• [What you have to do] Repeat every line of the data exactly, but not the pictures.

• [Records for the exercise]

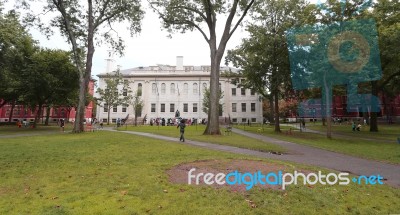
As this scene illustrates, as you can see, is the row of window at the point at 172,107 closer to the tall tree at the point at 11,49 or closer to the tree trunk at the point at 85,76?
the tall tree at the point at 11,49

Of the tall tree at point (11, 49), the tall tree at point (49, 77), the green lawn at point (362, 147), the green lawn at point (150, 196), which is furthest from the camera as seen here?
the tall tree at point (49, 77)

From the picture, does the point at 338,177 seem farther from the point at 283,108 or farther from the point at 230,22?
the point at 283,108

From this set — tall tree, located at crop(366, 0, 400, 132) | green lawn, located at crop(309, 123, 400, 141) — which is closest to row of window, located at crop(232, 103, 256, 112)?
green lawn, located at crop(309, 123, 400, 141)

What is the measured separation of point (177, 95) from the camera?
68.6 m

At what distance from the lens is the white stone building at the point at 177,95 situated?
67938 mm

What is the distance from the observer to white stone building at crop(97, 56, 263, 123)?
2675 inches

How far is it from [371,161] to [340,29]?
526 inches

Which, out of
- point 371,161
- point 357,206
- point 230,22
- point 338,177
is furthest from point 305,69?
point 357,206

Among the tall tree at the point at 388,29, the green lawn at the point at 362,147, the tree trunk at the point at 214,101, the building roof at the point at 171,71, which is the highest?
the building roof at the point at 171,71

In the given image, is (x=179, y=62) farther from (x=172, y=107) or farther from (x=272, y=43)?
(x=272, y=43)

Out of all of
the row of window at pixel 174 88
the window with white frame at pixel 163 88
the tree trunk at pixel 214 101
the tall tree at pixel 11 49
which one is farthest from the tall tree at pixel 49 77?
the window with white frame at pixel 163 88

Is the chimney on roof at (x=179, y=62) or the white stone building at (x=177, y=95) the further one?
the chimney on roof at (x=179, y=62)

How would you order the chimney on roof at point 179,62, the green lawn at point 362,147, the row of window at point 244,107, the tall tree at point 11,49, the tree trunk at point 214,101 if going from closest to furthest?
the green lawn at point 362,147
the tree trunk at point 214,101
the tall tree at point 11,49
the row of window at point 244,107
the chimney on roof at point 179,62

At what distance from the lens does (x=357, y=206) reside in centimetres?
568
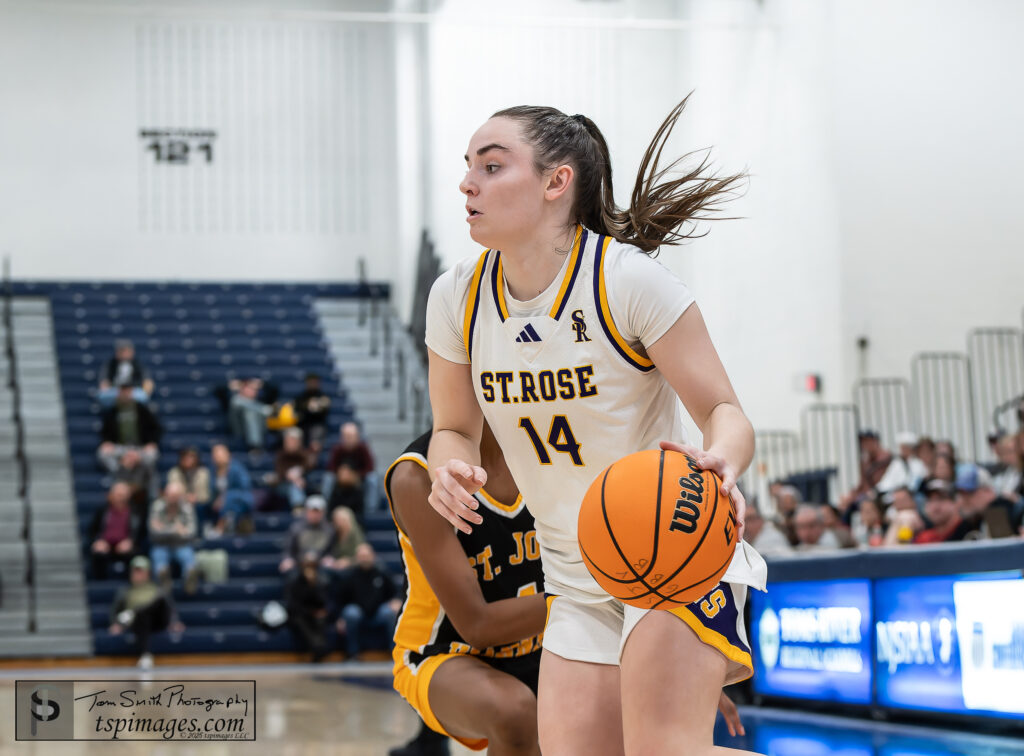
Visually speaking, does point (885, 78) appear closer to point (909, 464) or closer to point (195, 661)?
point (909, 464)

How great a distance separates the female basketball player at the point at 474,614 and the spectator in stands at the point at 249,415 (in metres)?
13.5

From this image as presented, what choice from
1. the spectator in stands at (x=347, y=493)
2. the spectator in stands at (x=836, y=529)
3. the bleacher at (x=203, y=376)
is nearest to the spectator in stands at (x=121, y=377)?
the bleacher at (x=203, y=376)

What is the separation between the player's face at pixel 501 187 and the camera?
2543mm

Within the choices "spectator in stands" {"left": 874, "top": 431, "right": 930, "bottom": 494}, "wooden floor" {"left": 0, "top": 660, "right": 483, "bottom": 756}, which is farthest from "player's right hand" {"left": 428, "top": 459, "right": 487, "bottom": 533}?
"spectator in stands" {"left": 874, "top": 431, "right": 930, "bottom": 494}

• [Solution]
As this scene illustrates, as you can see, is the row of window at the point at 172,107 closer to the tall tree at the point at 11,49 or closer to the tree trunk at the point at 85,76?
the tall tree at the point at 11,49

Of the tall tree at point (11, 49), the tall tree at point (49, 77), the green lawn at point (362, 147), the green lawn at point (150, 196), which is furthest from the camera as seen here?
the tall tree at point (49, 77)

From the picture, does the point at 338,177 seem farther from the point at 283,108 or farther from the point at 230,22?
the point at 283,108

From this set — tall tree, located at crop(366, 0, 400, 132) | green lawn, located at crop(309, 123, 400, 141) — which is closest to row of window, located at crop(232, 103, 256, 112)?
green lawn, located at crop(309, 123, 400, 141)

What is the measured separation of point (177, 95) from the camera?
68.6 m

At what distance from the lens is the white stone building at the point at 177,95 situated?
67938 mm

What is the distance from the observer to white stone building at crop(97, 56, 263, 123)?
2675 inches

How far is it from [371,161] to [340,29]?
526 inches

Which, out of
- point 371,161
- point 357,206
- point 230,22
- point 338,177
is furthest from point 305,69?
point 357,206

Among the tall tree at the point at 388,29, the green lawn at the point at 362,147, the tree trunk at the point at 214,101, the building roof at the point at 171,71, which is the highest?
the building roof at the point at 171,71

In the given image, is (x=179, y=62) farther from (x=172, y=107) or farther from (x=272, y=43)?
(x=272, y=43)

Out of all of
the row of window at pixel 174 88
the window with white frame at pixel 163 88
the tree trunk at pixel 214 101
the tall tree at pixel 11 49
which one is farthest from the tall tree at pixel 49 77?
the window with white frame at pixel 163 88

Is the chimney on roof at (x=179, y=62) or the white stone building at (x=177, y=95) the further one?
the chimney on roof at (x=179, y=62)

How would you order the chimney on roof at point 179,62, the green lawn at point 362,147, the row of window at point 244,107, the tall tree at point 11,49, the tree trunk at point 214,101 if going from closest to furthest?
the green lawn at point 362,147
the tree trunk at point 214,101
the tall tree at point 11,49
the row of window at point 244,107
the chimney on roof at point 179,62

At what distance from the lens does (x=357, y=206) reside in centimetres?
568
Visually speaking, does point (885, 78) appear closer to point (909, 464) or closer to point (195, 661)?
point (909, 464)

How great a distance separates the female basketball player at the point at 474,614 and the spectator in stands at the point at 249,415 (in metres)?
13.5

From this image as presented, what choice from
1. the spectator in stands at (x=347, y=493)
2. the spectator in stands at (x=836, y=529)
3. the bleacher at (x=203, y=376)
is nearest to the spectator in stands at (x=121, y=377)?
the bleacher at (x=203, y=376)

What is the separation between the player's face at pixel 501 187 and the camera?
2543mm

Within the choices "spectator in stands" {"left": 874, "top": 431, "right": 930, "bottom": 494}, "wooden floor" {"left": 0, "top": 660, "right": 483, "bottom": 756}, which is farthest from "player's right hand" {"left": 428, "top": 459, "right": 487, "bottom": 533}?
"spectator in stands" {"left": 874, "top": 431, "right": 930, "bottom": 494}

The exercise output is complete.